**TASK PROMPT:**
Nothing in the entries may change when they are transcribed.

Source records:
== == ==

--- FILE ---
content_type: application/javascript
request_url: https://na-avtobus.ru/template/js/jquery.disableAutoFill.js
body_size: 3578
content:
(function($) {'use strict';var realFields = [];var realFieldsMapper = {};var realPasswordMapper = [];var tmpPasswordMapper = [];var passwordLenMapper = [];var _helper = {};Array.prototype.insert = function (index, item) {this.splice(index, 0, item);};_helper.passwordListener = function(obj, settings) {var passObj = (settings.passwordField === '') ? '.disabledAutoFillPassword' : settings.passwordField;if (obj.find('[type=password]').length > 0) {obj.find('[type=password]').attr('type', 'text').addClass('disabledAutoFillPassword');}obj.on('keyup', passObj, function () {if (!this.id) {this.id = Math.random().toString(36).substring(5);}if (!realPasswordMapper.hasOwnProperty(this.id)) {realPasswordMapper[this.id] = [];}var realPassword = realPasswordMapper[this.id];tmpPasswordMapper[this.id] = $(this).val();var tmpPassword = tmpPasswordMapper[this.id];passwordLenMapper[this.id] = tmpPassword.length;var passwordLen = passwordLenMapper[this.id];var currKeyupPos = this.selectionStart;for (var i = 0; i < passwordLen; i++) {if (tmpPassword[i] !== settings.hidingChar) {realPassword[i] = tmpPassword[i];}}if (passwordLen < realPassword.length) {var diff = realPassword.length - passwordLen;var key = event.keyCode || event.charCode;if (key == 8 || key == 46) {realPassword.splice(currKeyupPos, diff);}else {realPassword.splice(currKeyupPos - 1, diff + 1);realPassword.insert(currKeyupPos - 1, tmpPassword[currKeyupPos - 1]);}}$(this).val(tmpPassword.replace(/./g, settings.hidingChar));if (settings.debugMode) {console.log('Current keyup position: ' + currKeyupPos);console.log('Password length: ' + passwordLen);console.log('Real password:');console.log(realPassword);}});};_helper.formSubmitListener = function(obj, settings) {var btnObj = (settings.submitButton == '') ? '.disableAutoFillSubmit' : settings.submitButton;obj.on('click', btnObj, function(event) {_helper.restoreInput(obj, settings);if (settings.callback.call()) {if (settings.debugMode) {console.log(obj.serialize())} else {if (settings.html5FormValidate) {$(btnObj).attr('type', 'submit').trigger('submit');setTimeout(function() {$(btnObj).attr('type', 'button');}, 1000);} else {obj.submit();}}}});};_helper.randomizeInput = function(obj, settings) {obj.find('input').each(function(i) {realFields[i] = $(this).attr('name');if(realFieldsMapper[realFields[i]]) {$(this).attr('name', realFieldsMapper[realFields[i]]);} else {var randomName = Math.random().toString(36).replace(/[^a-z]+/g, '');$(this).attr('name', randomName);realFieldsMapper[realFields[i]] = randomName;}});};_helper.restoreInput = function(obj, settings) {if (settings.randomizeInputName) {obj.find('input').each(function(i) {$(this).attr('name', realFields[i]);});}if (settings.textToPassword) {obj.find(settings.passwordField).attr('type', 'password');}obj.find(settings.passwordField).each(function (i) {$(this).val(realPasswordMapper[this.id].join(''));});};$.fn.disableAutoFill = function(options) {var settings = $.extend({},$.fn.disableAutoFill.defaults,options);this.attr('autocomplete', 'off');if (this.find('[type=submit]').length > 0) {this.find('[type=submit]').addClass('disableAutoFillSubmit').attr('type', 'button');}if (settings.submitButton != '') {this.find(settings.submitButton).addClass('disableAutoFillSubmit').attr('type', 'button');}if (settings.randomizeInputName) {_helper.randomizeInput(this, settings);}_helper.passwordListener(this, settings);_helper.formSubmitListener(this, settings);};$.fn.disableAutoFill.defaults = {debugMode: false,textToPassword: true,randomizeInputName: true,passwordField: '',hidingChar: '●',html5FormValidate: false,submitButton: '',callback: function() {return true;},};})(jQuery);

== == ==

**RESULT FOR THIS EXERCISE:**
--- FILE ---
content_type: application/javascript
request_url: https://na-avtobus.ru/template/js/jquery.disableAutoFill.js
body_size: 3578
content:
(function($) {'use strict';var realFields = [];var realFieldsMapper = {};var realPasswordMapper = [];var tmpPasswordMapper = [];var passwordLenMapper = [];var _helper = {};Array.prototype.insert = function (index, item) {this.splice(index, 0, item);};_helper.passwordListener = function(obj, settings) {var passObj = (settings.passwordField === '') ? '.disabledAutoFillPassword' : settings.passwordField;if (obj.find('[type=password]').length > 0) {obj.find('[type=password]').attr('type', 'text').addClass('disabledAutoFillPassword');}obj.on('keyup', passObj, function () {if (!this.id) {this.id = Math.random().toString(36).substring(5);}if (!realPasswordMapper.hasOwnProperty(this.id)) {realPasswordMapper[this.id] = [];}var realPassword = realPasswordMapper[this.id];tmpPasswordMapper[this.id] = $(this).val();var tmpPassword = tmpPasswordMapper[this.id];passwordLenMapper[this.id] = tmpPassword.length;var passwordLen = passwordLenMapper[this.id];var currKeyupPos = this.selectionStart;for (var i = 0; i < passwordLen; i++) {if (tmpPassword[i] !== settings.hidingChar) {realPassword[i] = tmpPassword[i];}}if (passwordLen < realPassword.length) {var diff = realPassword.length - passwordLen;var key = event.keyCode || event.charCode;if (key == 8 || key == 46) {realPassword.splice(currKeyupPos, diff);}else {realPassword.splice(currKeyupPos - 1, diff + 1);realPassword.insert(currKeyupPos - 1, tmpPassword[currKeyupPos - 1]);}}$(this).val(tmpPassword.replace(/./g, settings.hidingChar));if (settings.debugMode) {console.log('Current keyup position: ' + currKeyupPos);console.log('Password length: ' + passwordLen);console.log('Real password:');console.log(realPassword);}});};_helper.formSubmitListener = function(obj, settings) {var btnObj = (settings.submitButton == '') ? '.disableAutoFillSubmit' : settings.submitButton;obj.on('click', btnObj, function(event) {_helper.restoreInput(obj, settings);if (settings.callback.call()) {if (settings.debugMode) {console.log(obj.serialize())} else {if (settings.html5FormValidate) {$(btnObj).attr('type', 'submit').trigger('submit');setTimeout(function() {$(btnObj).attr('type', 'button');}, 1000);} else {obj.submit();}}}});};_helper.randomizeInput = function(obj, settings) {obj.find('input').each(function(i) {realFields[i] = $(this).attr('name');if(realFieldsMapper[realFields[i]]) {$(this).attr('name', realFieldsMapper[realFields[i]]);} else {var randomName = Math.random().toString(36).replace(/[^a-z]+/g, '');$(this).attr('name', randomName);realFieldsMapper[realFields[i]] = randomName;}});};_helper.restoreInput = function(obj, settings) {if (settings.randomizeInputName) {obj.find('input').each(function(i) {$(this).attr('name', realFields[i]);});}if (settings.textToPassword) {obj.find(settings.passwordField).attr('type', 'password');}obj.find(settings.passwordField).each(function (i) {$(this).val(realPasswordMapper[this.id].join(''));});};$.fn.disableAutoFill = function(options) {var settings = $.extend({},$.fn.disableAutoFill.defaults,options);this.attr('autocomplete', 'off');if (this.find('[type=submit]').length > 0) {this.find('[type=submit]').addClass('disableAutoFillSubmit').attr('type', 'button');}if (settings.submitButton != '') {this.find(settings.submitButton).addClass('disableAutoFillSubmit').attr('type', 'button');}if (settings.randomizeInputName) {_helper.randomizeInput(this, settings);}_helper.passwordListener(this, settings);_helper.formSubmitListener(this, settings);};$.fn.disableAutoFill.defaults = {debugMode: false,textToPassword: true,randomizeInputName: true,passwordField: '',hidingChar: '●',html5FormValidate: false,submitButton: '',callback: function() {return true;},};})(jQuery);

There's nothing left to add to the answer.